Start

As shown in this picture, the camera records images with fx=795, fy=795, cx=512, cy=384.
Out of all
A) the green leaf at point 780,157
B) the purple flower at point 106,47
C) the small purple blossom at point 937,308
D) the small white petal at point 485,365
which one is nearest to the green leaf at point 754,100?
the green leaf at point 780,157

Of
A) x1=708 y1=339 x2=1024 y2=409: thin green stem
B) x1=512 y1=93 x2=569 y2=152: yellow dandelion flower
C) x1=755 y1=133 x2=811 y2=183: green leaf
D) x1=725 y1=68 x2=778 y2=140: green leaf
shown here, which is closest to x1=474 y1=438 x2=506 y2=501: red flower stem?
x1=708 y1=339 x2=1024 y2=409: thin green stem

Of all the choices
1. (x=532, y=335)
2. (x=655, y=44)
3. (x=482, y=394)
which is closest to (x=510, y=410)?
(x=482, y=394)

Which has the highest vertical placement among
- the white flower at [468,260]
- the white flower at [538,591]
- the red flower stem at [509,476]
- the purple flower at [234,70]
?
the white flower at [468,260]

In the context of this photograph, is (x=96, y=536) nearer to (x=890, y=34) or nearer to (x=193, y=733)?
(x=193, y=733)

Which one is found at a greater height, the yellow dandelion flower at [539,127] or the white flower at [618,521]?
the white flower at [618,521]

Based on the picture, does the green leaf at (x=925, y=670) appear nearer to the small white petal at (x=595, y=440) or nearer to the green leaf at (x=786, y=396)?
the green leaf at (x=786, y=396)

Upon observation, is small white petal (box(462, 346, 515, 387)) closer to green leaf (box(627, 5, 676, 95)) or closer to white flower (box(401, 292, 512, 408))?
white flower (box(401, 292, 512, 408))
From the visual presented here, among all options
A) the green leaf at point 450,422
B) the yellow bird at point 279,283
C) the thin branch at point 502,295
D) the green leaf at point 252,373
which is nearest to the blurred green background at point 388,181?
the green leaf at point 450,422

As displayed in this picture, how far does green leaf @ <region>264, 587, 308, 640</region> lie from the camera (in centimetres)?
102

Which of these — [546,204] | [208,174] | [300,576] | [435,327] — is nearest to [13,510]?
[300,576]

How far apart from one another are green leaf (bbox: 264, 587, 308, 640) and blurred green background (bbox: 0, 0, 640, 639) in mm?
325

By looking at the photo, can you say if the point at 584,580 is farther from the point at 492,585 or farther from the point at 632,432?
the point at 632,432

End

Exercise directions — Copy out all of the records above word for word, line by line, without changing anything.

Reply to the task —
As shown in this picture, the camera records images with fx=795, fy=795, cx=512, cy=384.
Out of all
A) the green leaf at point 780,157
B) the purple flower at point 106,47
C) the small purple blossom at point 937,308
D) the small white petal at point 485,365
which one is nearest to the green leaf at point 754,100?
the green leaf at point 780,157

Of
A) x1=708 y1=339 x2=1024 y2=409: thin green stem
B) x1=512 y1=93 x2=569 y2=152: yellow dandelion flower
C) x1=755 y1=133 x2=811 y2=183: green leaf
D) x1=725 y1=68 x2=778 y2=140: green leaf
shown here, which is closest to x1=474 y1=438 x2=506 y2=501: red flower stem?
x1=708 y1=339 x2=1024 y2=409: thin green stem

Of all the choices
1. (x=532, y=335)
2. (x=655, y=44)
3. (x=482, y=394)
which is closest to (x=510, y=410)?
(x=482, y=394)

Which has the highest vertical placement among
- the white flower at [468,260]
- the white flower at [538,591]
- the red flower stem at [509,476]
- the purple flower at [234,70]
?
the white flower at [468,260]

In the context of this photograph, is (x=96, y=536) nearer to (x=890, y=34) or nearer to (x=193, y=733)?
(x=193, y=733)

Which one is found at a greater height, the yellow dandelion flower at [539,127] or the white flower at [618,521]?
the white flower at [618,521]

Based on the picture, does the green leaf at (x=925, y=670) appear nearer to the small white petal at (x=595, y=440) or nearer to the green leaf at (x=786, y=396)?
the green leaf at (x=786, y=396)

Upon observation, is small white petal (box(462, 346, 515, 387)) closer to green leaf (box(627, 5, 676, 95)) or closer to white flower (box(401, 292, 512, 408))?
white flower (box(401, 292, 512, 408))
From the visual presented here, among all options
A) the green leaf at point 450,422
B) the yellow bird at point 279,283
C) the thin branch at point 502,295
D) the green leaf at point 252,373
which is nearest to the blurred green background at point 388,181?
the green leaf at point 450,422

As displayed in this picture, how far does green leaf @ <region>264, 587, 308, 640</region> lie from the camera (in centimetres)?
102

Which of these — [546,204] | [208,174] | [300,576] | [435,327] — is nearest to [13,510]?
[300,576]

How far apart from one another are green leaf (bbox: 264, 587, 308, 640) and blurred green background (bbox: 0, 0, 640, 639) in mm?
325

By looking at the photo, can you say if the point at 584,580 is farther from the point at 492,585 or farther from the point at 632,432?
the point at 632,432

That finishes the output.